In their brief, the petitioners rely heavily upon the case of Trimble v. Gordon, 430 U.S. 762, 52 L.Ed. 2d 31, 97 S.Ct. 1459 (1977). In that case, the Supreme Court of the United States held that the Equal Protection Clause of the Fourteenth Amendment was violated by an Illinois statute providing that an illegitimate child could inherit from its father only if the father had acknowledged the child and the child had been legitimated by the intermarriage of the parents. The Court in Trimble relied upon *574the proposition that classifications based on illegitimacy are constitutionally invlaid if they are not substantially related to permissible state interests and held that the Illinois statute was not substantially related to such interests.

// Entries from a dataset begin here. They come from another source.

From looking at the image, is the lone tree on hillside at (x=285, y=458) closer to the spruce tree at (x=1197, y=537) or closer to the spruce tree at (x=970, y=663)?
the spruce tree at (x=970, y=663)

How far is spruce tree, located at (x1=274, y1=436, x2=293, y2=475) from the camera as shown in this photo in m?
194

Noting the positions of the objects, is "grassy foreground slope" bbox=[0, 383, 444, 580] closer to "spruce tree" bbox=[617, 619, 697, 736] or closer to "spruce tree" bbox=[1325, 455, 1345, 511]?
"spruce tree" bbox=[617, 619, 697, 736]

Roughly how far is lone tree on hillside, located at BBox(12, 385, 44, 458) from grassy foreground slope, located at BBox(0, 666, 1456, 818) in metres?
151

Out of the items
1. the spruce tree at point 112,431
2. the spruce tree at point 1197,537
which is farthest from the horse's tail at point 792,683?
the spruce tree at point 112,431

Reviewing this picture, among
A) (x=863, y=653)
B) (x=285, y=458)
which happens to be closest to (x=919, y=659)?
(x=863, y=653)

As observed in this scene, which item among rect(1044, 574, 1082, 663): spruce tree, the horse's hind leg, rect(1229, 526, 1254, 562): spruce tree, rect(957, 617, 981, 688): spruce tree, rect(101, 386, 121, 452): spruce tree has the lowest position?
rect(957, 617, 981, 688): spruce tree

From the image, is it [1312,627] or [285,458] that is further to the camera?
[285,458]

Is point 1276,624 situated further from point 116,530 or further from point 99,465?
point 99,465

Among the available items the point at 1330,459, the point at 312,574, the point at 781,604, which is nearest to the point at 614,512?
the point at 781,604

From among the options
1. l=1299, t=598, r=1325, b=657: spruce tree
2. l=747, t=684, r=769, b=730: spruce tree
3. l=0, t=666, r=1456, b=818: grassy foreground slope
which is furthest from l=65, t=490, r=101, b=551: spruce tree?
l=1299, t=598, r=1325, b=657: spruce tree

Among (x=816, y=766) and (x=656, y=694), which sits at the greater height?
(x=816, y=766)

After the filing of the briefs on appeal in the present case, the Supreme Court of the United States decided the case of Lalli v. Lalli, --- U.S. 58 L.Ed. 2d 503, 99 S.Ct. 518 (1978). In that case the Court found constitutional a New York statutory provision that allowed an illegitimate child to inherit from his intestate father only if a court of competent jurisdiction had entered an order declaring paternity during the father’s lifetime. The Court found the New York statute substantially related to the permissible interest of the State in providing for the just and orderly disposition of property at death. In its opinion in Lalli, the Court distinguished its prior holding in Trimble as follows:

The Illinois statute in Trimble was constitutionally unacceptable because it effected a total statutory disinheritance of children born out of wedlock who were not legitimated by the subsequent marriage of their parents. The reach of the statute was far in excess of its justifiable purposes. [The New York statute] does not share this defect. Inheritance is barred only where there has been a failure to secure evidence of paternity during the father’s lifetime in the manner prescribed by the State. This is not a requirement that inevitably disqualifies an unnecessarily large number of children born out of wedlock.

--- U.S. at ---, 58 L.Ed. 2d at 514, 99 S.Ct. at 527.

We find that G.S. 29-19 and the other statutes referred to therein, insofar as they provide that an illegitimate child may inherit from its father only if paternity has been acknowledged in writing or finally adjudged in the lifetime of the father and otherwise in accord with those applicable statutes, establish a statutory scheme which bears an evident and substantial relation to the permissible and important interest of the State in providing for the just and orderly disposition of property at death. Lalli v. Lalli, --- U.S. ---, 58 L.Ed. 2d 503, 99 S.Ct. 518 (1978). In addition to allowing an illegitimate child to inherit if there has been a final adjudication of paternity during the father’s lifetime, as did the New York statute under review in Lalli G.S. 29-19 per*575mits the illegitimate child to inherit, if, in the alternative, the father has acknowledged the child as his own in an executed or acknowledged written instrument. The provision for this alternative method of establishing paternity, renders G.S. 29-19 even more constitutionally sound, in our view, than the New York statute under review in Lalli which the Court held constitutional. Therefore, we find that the statutory scheme established by G.S. 29-19 and the other statutes referred to therein does not discriminate against illegitimate children in such manner as to violate the Equal Protection Clause of the Fourteenth Amendment to the Constitution of the United States. Lalli v. Lalli, --- U.S. ---, 58 L.Ed. 2d 503, 99 S.Ct. 518 (1978); See Parham v. Hughes, --- U.S. --- L.Ed. 2d ---, 99 S.Ct. 1742 (1979) (wrongful death statute allowing mother to recover for illegitimate child’s death but not allowing father to recover unless he has legitimated the child and there is no mother). But cf. Caban v. Mohammed, --- U.S. ---, --- L.Ed. 2d ---, 99 S.Ct. 1760 (1979) (statute requiring consent of mother, but not father, as prerequisite to adoption of illegitimate child).

The judgment of the trial court must be and is hereby

Affirmed.

Judges PARKER and MARTIN (Harry C.) concur.